### TO DO
All entries are to be quoted exactly; the images stay out of the copy.

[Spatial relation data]
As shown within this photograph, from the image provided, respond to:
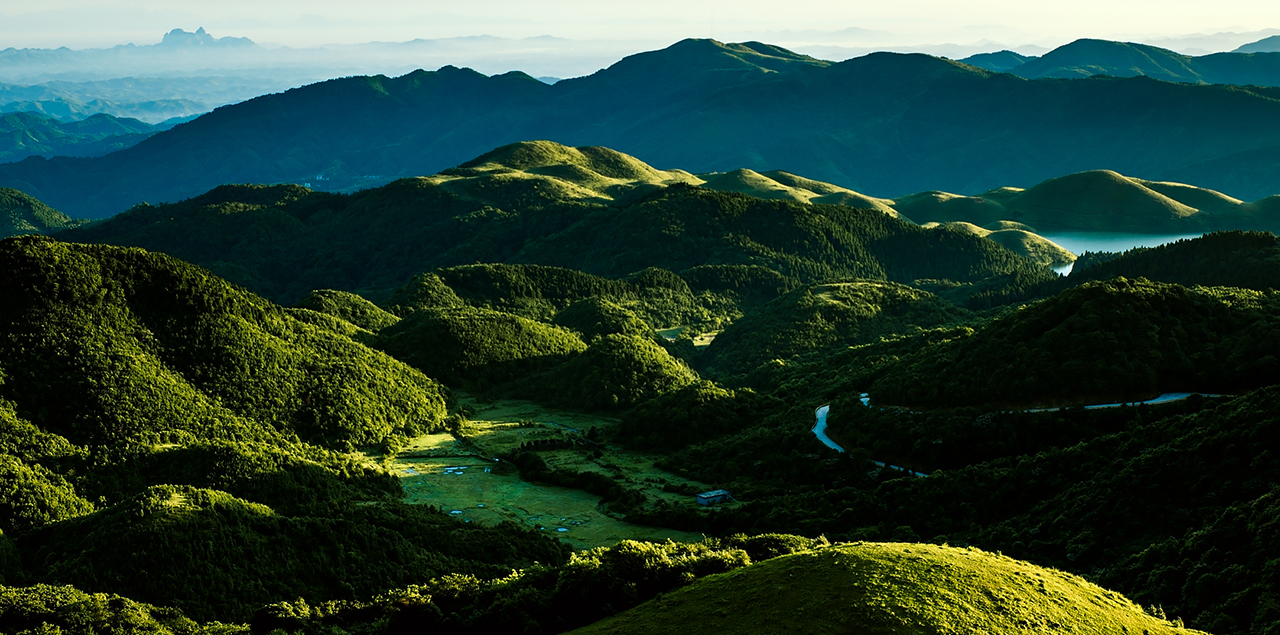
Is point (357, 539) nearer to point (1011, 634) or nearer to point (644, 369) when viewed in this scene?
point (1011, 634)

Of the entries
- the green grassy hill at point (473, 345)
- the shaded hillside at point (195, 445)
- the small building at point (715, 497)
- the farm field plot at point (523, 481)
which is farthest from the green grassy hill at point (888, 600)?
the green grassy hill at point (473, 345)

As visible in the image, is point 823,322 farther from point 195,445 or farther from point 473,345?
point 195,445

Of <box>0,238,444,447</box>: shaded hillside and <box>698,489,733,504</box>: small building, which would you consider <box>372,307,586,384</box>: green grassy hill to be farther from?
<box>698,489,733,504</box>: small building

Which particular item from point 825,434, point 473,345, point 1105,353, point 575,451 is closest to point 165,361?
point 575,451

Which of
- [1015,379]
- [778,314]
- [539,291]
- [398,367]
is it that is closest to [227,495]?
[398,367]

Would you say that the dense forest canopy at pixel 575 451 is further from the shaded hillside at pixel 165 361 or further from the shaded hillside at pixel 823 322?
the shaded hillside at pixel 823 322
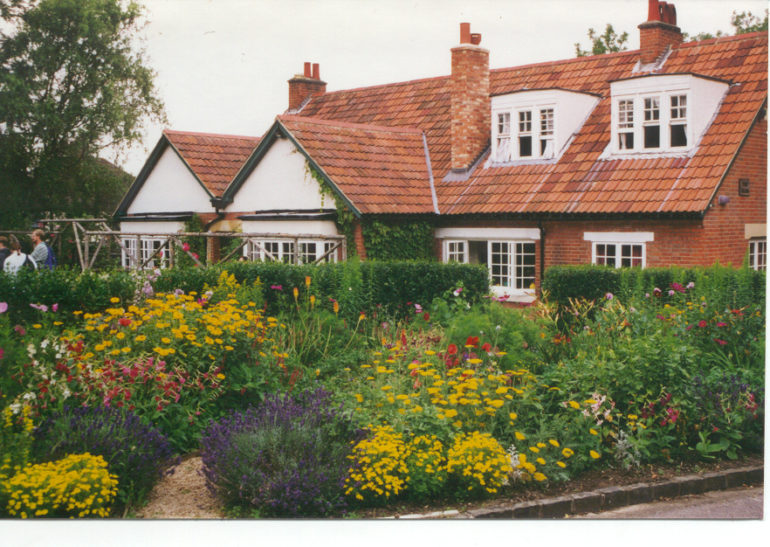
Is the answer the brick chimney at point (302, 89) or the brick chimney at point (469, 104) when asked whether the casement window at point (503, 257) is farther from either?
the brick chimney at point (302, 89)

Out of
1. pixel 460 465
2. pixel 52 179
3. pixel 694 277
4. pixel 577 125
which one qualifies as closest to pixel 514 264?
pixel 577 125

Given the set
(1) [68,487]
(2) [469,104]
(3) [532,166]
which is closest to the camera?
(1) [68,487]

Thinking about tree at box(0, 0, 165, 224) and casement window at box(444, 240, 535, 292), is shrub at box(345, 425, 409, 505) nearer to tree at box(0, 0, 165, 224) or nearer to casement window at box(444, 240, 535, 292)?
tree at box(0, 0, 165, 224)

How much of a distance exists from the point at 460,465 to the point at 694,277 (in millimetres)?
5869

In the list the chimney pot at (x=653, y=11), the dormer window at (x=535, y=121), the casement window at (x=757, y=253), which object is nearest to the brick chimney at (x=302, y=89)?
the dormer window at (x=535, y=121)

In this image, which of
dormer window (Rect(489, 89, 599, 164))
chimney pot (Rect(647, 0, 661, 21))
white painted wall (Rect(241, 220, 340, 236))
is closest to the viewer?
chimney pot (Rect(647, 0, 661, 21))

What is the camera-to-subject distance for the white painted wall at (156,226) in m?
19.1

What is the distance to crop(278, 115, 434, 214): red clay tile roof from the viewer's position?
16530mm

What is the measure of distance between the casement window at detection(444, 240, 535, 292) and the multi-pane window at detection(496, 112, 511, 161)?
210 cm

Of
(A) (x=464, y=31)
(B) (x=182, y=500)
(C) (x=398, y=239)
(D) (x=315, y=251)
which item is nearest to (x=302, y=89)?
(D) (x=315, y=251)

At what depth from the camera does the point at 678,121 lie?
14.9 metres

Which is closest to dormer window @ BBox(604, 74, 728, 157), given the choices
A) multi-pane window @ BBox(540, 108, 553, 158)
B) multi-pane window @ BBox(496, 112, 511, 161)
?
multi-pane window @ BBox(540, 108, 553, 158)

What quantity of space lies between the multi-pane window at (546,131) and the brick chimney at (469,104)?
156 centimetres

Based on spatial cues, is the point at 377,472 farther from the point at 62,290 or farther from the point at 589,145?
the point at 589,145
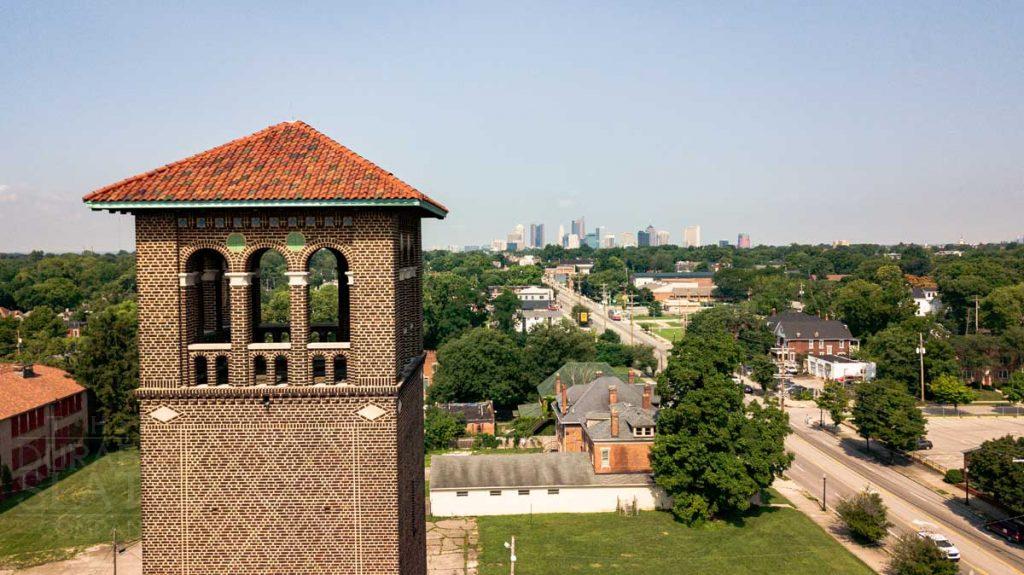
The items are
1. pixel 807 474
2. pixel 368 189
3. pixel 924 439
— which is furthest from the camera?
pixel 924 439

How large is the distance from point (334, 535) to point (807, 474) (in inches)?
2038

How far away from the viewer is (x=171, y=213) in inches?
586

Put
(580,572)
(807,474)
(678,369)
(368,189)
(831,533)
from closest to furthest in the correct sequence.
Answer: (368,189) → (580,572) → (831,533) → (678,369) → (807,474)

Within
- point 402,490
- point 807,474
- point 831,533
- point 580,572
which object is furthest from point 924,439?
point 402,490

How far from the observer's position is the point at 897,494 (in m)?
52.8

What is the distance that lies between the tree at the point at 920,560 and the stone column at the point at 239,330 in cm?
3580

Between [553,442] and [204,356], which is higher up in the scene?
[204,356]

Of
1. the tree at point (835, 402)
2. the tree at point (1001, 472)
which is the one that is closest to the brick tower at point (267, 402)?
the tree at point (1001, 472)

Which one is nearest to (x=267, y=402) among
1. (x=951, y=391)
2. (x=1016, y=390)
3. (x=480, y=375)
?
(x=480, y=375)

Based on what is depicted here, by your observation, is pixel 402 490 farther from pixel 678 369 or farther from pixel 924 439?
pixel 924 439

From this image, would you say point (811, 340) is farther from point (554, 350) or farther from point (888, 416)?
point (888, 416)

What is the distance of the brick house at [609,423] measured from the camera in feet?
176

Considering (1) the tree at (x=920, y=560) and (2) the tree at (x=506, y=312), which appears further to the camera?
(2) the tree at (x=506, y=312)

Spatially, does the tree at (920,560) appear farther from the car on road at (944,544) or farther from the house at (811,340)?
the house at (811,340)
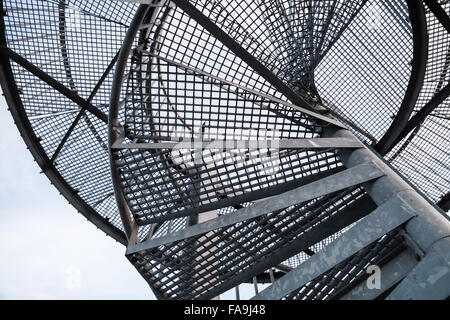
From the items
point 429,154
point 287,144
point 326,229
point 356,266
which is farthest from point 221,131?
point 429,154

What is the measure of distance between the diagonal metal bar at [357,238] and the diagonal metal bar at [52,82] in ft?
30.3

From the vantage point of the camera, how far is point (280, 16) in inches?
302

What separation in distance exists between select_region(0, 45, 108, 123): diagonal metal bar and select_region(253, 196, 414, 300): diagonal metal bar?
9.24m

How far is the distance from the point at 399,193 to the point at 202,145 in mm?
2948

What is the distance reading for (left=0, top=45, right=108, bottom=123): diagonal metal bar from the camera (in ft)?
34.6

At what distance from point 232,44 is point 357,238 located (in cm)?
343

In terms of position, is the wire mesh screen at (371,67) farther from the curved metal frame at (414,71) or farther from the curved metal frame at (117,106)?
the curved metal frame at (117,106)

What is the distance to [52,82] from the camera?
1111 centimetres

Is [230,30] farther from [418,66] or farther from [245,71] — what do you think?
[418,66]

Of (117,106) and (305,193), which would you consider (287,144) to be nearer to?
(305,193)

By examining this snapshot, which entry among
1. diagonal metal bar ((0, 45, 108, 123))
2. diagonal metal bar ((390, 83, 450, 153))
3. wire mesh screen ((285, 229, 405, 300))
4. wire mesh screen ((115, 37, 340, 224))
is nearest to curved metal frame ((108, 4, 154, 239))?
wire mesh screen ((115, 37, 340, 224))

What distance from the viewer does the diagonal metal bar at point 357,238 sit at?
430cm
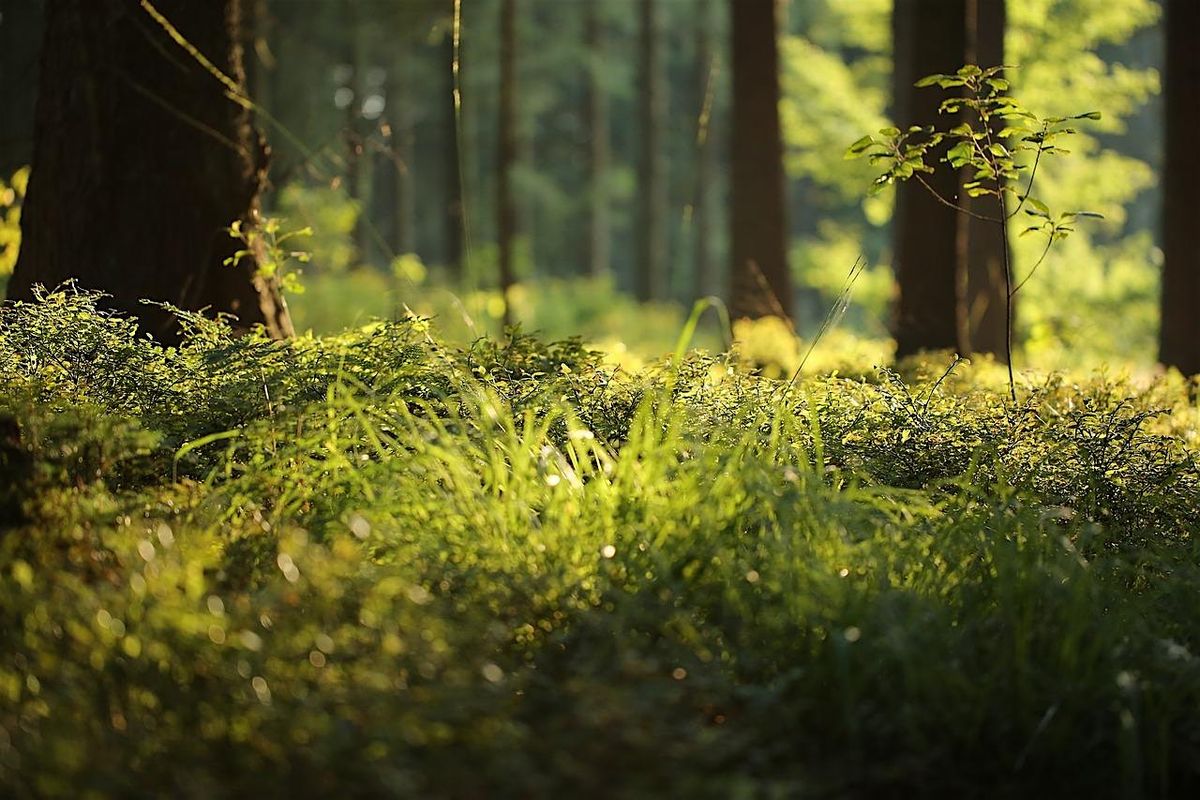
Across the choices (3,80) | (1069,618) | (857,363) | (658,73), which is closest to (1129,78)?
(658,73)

### RESPONSE TO THE EXERCISE
As shown within this photograph, from the image provided, respond to:
Is point (357, 539) nearer to point (1011, 634) or nearer to point (644, 369) when viewed in this scene?
point (1011, 634)

Of the entries
- the green grassy hill at point (473, 345)
- the shaded hillside at point (195, 445)
- the small building at point (715, 497)
- the farm field plot at point (523, 481)
which is farthest from the green grassy hill at point (888, 600)?
the green grassy hill at point (473, 345)

As visible in the image, is point 823,322 farther from point 195,445 or farther from point 473,345?
point 195,445

Of <box>0,238,444,447</box>: shaded hillside and <box>698,489,733,504</box>: small building, which would you consider <box>372,307,586,384</box>: green grassy hill to be farther from?
<box>698,489,733,504</box>: small building

Which particular item from point 825,434, point 473,345, point 1105,353, point 575,451 is closest to point 165,361?
point 575,451

Which of
- [1015,379]
- [778,314]
- [539,291]
- [398,367]
is it that is closest to [227,495]?
[398,367]

Would you say that the dense forest canopy at pixel 575 451 is further from the shaded hillside at pixel 165 361 or further from the shaded hillside at pixel 823 322?
the shaded hillside at pixel 823 322
Is the answer the brick chimney at point (302, 89) or the brick chimney at point (469, 104) when asked whether the casement window at point (503, 257) is farther from either?
the brick chimney at point (302, 89)

Out of
1. pixel 460 465
2. pixel 52 179
3. pixel 694 277
4. pixel 577 125
which one qualifies as closest to pixel 514 264?
pixel 577 125

Given the set
(1) [68,487]
(2) [469,104]
(3) [532,166]
which is closest to the camera?
(1) [68,487]

Thinking about tree at box(0, 0, 165, 224) and casement window at box(444, 240, 535, 292), is shrub at box(345, 425, 409, 505) nearer to tree at box(0, 0, 165, 224) or nearer to casement window at box(444, 240, 535, 292)?
tree at box(0, 0, 165, 224)

How much of a distance exists from the point at 460,465 to the point at 694,277 (in millimetres)?
5869

In the list the chimney pot at (x=653, y=11), the dormer window at (x=535, y=121), the casement window at (x=757, y=253), which object is nearest to the brick chimney at (x=302, y=89)?
the dormer window at (x=535, y=121)

In this image, which of
dormer window (Rect(489, 89, 599, 164))
chimney pot (Rect(647, 0, 661, 21))
white painted wall (Rect(241, 220, 340, 236))
is closest to the viewer?
chimney pot (Rect(647, 0, 661, 21))

What is the camera-to-subject distance for the white painted wall at (156,226) in m?
19.1

What is the distance to crop(278, 115, 434, 214): red clay tile roof from the viewer's position?
16530mm

What is the measure of distance between the casement window at detection(444, 240, 535, 292) and the multi-pane window at detection(496, 112, 511, 161)?
210 cm

Of
(A) (x=464, y=31)
(B) (x=182, y=500)
(C) (x=398, y=239)
(D) (x=315, y=251)
which item is nearest to (x=302, y=89)?
(D) (x=315, y=251)

At what depth from the camera does the point at 678,121 lie?
14.9 metres

Which is closest to dormer window @ BBox(604, 74, 728, 157), given the choices
A) multi-pane window @ BBox(540, 108, 553, 158)
B) multi-pane window @ BBox(496, 112, 511, 161)
?
multi-pane window @ BBox(540, 108, 553, 158)

What quantity of space lies between the multi-pane window at (546,131) and the brick chimney at (469,104)?
156 centimetres

Based on spatial cues, is the point at 377,472 farther from the point at 62,290 or farther from the point at 589,145?
the point at 589,145
The items are
1. pixel 807 474
2. pixel 368 189
3. pixel 924 439
— which is furthest from the camera?
pixel 924 439

How large is the distance from point (334, 535) to point (807, 474) (in inches)?
2038

How far away from the viewer is (x=171, y=213) in inches?
586

Put
(580,572)
(807,474)
(678,369)
(368,189)
(831,533)
from closest to furthest in the correct sequence.
Answer: (368,189) → (580,572) → (831,533) → (678,369) → (807,474)

Within
- point 402,490
- point 807,474
- point 831,533
- point 580,572
which object is furthest from point 924,439?
point 402,490

How far from the observer's position is the point at 897,494 (in m)?
52.8

What is the distance that lies between the tree at the point at 920,560 and the stone column at the point at 239,330 in cm?
3580

Between [553,442] and [204,356], which is higher up in the scene?
[204,356]

Of
1. the tree at point (835, 402)
2. the tree at point (1001, 472)
which is the one that is closest to the brick tower at point (267, 402)?
the tree at point (1001, 472)

Which one is nearest to (x=267, y=402) among
1. (x=951, y=391)
2. (x=1016, y=390)
3. (x=480, y=375)
?
(x=480, y=375)

Based on what is depicted here, by your observation, is pixel 402 490 farther from pixel 678 369 or farther from pixel 924 439?
pixel 924 439

From this image, would you say point (811, 340) is farther from point (554, 350) or farther from point (888, 416)?
point (888, 416)

What is the distance of the brick house at [609,423] measured from the camera in feet?
176

Considering (1) the tree at (x=920, y=560) and (2) the tree at (x=506, y=312), which appears further to the camera?
(2) the tree at (x=506, y=312)

Spatially, does the tree at (920,560) appear farther from the car on road at (944,544) or farther from the house at (811,340)?
the house at (811,340)
From the items
point 429,154
point 287,144
point 326,229
point 356,266
which is farthest from point 221,131?
point 429,154

What is the measure of distance between the diagonal metal bar at [357,238] and the diagonal metal bar at [52,82] in ft?
30.3

From the vantage point of the camera, how far is point (280, 16) in inches?
302

What separation in distance exists between select_region(0, 45, 108, 123): diagonal metal bar and select_region(253, 196, 414, 300): diagonal metal bar?
9.24m

How far is the distance from the point at 399,193 to the point at 202,145 in mm?
2948

What is the distance reading for (left=0, top=45, right=108, bottom=123): diagonal metal bar from the camera (in ft)?
34.6

At what distance from point 232,44 is point 357,238 located (in cm)?
343

In terms of position, is the wire mesh screen at (371,67) farther from the curved metal frame at (414,71) or farther from the curved metal frame at (117,106)?
the curved metal frame at (117,106)

What is the distance to [52,82] from the camera?
1111 centimetres

Is [230,30] farther from [418,66] or farther from [245,71] — what do you think?
[418,66]

Of (117,106) and (305,193), which would you consider (287,144) to be nearer to?
(305,193)

By examining this snapshot, which entry among
1. diagonal metal bar ((0, 45, 108, 123))
2. diagonal metal bar ((390, 83, 450, 153))
3. wire mesh screen ((285, 229, 405, 300))
4. wire mesh screen ((115, 37, 340, 224))
is nearest to curved metal frame ((108, 4, 154, 239))?
wire mesh screen ((115, 37, 340, 224))

What distance from the viewer does the diagonal metal bar at point 357,238 sit at?
430cm
Across the choices (3,80) | (1069,618) | (857,363) | (658,73), which is closest to (1129,78)?
(658,73)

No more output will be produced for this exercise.